Joseph Thornton, secretary of the state Department of Military Affairs and Public Safety, said information is a critical component in the quest for public safety yet “we have to be extremely sensitive to individuals’ rights on a daily basis.
“The citizens demand privacy and are owed that privacy but it’s important to us in the performance of our mission that we have adequate information,” Thornton said. “So there has got to be a balance that’s struck between collecting what is needed and necessary and trying to ensure that adequate protection measures for that information are in place to ensure that bad things don’t happen.”
Thornton said the award “is indicative of the great work that’s being performed by the DMV and Department of Transportation every day in ensuring measures are adequately and responsibly implemented and to ensure public confidence in our daily mission.”
Dale praised all of the DMV employees involved in implementing the Real ID Act, from the workers who designed the photo system to the customer service representatives and call-center employees.
When West Virginia first implemented the tougher standards, some residents complained about the identification requirements. In 2008 the state Senate passed a bill that declared West Virginia would not carry out the Real ID law. The legislation died in the House of Delegates.
By early 2013, most calls to the DMV about Real ID were not to complain but to ask questions about the required documents.
Twenty-two states now comply with the law, Zimmer said. West Virginia is the ninth state to receive the award from the Coalition for a Secure Driver’s License.
Zimmer presented Certificates of Achievement to the following members of the DMV’s Central Office staff: Dale; Information Services Director Wilbur Thaxton; Executive Assistant to the Commissioner Mark Holmes; Driver Services Directors David Bolyard and Larry Cavender; Regional Offices and Call Center Director Pete Lake; and Driver’s Licensing Unit Manager Don Estep.

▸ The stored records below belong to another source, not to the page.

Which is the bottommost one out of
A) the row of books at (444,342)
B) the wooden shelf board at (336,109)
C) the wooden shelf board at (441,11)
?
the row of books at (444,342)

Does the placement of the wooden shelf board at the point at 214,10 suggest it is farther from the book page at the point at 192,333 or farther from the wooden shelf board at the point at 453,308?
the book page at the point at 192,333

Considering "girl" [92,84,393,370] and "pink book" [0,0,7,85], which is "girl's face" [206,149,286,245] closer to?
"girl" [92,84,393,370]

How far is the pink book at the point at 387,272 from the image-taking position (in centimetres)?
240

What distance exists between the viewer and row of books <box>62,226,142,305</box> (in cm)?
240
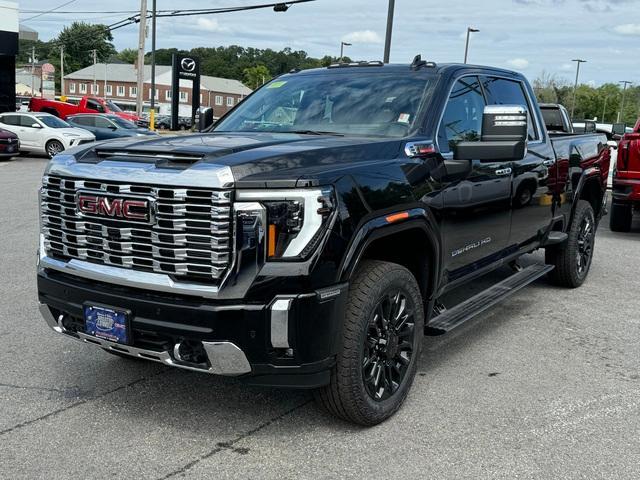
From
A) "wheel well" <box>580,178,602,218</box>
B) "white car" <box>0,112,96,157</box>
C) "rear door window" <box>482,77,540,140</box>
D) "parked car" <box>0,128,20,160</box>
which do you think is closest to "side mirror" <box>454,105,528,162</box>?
"rear door window" <box>482,77,540,140</box>

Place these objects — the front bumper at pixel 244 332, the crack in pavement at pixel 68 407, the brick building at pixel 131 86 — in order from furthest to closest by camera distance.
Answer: the brick building at pixel 131 86, the crack in pavement at pixel 68 407, the front bumper at pixel 244 332

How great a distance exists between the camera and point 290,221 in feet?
10.2

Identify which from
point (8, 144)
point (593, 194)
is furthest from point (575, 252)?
point (8, 144)

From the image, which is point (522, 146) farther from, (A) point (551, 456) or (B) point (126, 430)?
(B) point (126, 430)

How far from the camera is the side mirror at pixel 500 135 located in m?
4.03

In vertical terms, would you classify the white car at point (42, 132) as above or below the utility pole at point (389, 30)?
below

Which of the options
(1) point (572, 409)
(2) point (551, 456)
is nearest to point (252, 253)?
(2) point (551, 456)

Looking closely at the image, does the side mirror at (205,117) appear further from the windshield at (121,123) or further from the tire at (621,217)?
the windshield at (121,123)

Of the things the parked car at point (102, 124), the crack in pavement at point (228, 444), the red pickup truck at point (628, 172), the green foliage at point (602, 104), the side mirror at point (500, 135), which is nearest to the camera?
the crack in pavement at point (228, 444)

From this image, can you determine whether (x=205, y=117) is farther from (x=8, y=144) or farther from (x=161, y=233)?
(x=8, y=144)

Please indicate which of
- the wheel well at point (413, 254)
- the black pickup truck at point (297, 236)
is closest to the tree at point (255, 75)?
the black pickup truck at point (297, 236)

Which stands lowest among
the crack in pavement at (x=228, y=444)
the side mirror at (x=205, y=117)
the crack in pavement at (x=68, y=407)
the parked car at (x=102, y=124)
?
the crack in pavement at (x=68, y=407)

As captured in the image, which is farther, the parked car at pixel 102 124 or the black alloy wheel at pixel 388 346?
the parked car at pixel 102 124

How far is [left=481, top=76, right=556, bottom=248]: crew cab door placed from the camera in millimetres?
5168
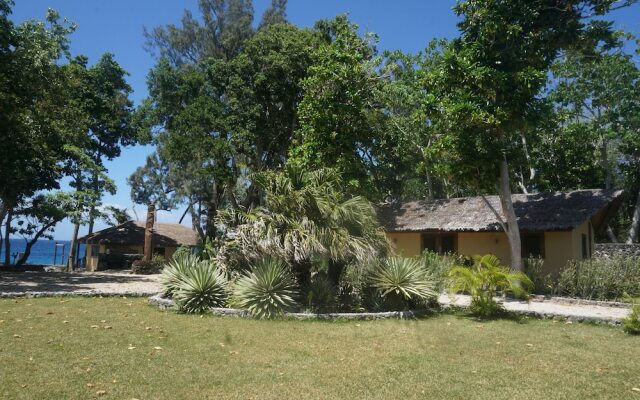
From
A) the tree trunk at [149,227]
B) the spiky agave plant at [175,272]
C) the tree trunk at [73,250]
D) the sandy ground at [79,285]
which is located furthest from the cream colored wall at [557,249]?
the tree trunk at [73,250]

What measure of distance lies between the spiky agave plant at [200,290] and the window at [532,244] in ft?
45.8

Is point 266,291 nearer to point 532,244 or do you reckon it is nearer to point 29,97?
point 532,244

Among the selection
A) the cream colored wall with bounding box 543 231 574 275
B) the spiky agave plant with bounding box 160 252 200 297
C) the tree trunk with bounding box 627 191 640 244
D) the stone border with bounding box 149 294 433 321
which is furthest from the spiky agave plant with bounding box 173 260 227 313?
the tree trunk with bounding box 627 191 640 244

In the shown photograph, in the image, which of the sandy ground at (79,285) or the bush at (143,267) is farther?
the bush at (143,267)

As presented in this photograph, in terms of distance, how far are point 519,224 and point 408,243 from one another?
564cm

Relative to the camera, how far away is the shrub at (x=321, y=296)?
39.5 ft

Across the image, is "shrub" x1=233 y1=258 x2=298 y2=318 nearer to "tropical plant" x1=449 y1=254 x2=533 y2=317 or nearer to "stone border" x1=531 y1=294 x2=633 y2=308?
"tropical plant" x1=449 y1=254 x2=533 y2=317

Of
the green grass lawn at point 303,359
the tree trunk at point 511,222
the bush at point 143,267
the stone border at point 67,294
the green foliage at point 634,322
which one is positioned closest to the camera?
the green grass lawn at point 303,359

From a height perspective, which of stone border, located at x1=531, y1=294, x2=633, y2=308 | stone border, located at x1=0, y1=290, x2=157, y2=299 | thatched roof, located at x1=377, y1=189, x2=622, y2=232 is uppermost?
thatched roof, located at x1=377, y1=189, x2=622, y2=232

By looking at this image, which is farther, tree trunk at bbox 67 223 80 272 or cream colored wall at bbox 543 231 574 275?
tree trunk at bbox 67 223 80 272

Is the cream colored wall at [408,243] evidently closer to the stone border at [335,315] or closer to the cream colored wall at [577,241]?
the cream colored wall at [577,241]

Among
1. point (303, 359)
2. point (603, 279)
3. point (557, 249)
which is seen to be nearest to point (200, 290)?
point (303, 359)

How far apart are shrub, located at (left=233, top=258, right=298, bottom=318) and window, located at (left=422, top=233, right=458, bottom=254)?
42.9 ft

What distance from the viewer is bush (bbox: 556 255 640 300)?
15516 millimetres
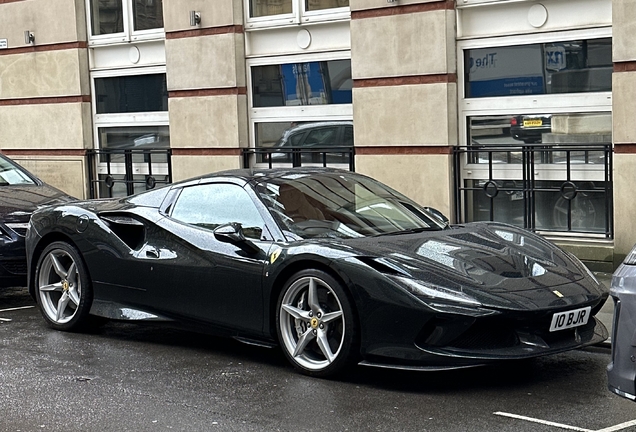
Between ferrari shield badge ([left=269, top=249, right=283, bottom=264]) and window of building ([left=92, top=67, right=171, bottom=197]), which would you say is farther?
window of building ([left=92, top=67, right=171, bottom=197])

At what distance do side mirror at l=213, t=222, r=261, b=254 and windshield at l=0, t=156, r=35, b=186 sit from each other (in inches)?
194

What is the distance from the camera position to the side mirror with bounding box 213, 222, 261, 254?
7.18m

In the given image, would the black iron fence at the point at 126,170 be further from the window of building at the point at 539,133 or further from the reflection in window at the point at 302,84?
the window of building at the point at 539,133

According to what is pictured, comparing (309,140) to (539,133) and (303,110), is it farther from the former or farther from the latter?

In addition: Information Services Coordinator Dawn Tucker; Information Services Manager Cindy Beane; Graphic Designer Jennifer Floyd; Executive Assistant to the Commissioner Natalie Holcomb; Investigations, Security and Support Services Director Dempsey Totten; Administrative Services Assistant Doreen Carpenter; Programmer Analyst Lynette Shaw; and Information Systems Manager JoAnn Twohig.
Customer service representatives who received certificates and the offices where they serve: Michele Grigoraci, Kanawha City; Eva Francis, Parkersburg; and Mary Gibson, Winfield.
Call Center customer service representatives Amanda Campbell, Donna Harmon and Amy Hazelett were honored, as were Call Center Manager Amanda Forinash and Regional Office managers David Hughes and Earl Reynolds.
Customer service representatives who did not attend the ceremony but will receive certificates: Deborah Miller, Beckley; Sam Westfall, Clarksburg; Cathy Hedrick, Elkins; Beth D’Alessio, Huntington; John McCutcheon, Moundsville; Tosha Patterson, Princeton; and Nancy Dankovchik, Weirton.
Lead customer service representatives who did not attend but will receive certificates: Christine Utt, Flatwoods; and Kelly Landers, Kanawha City.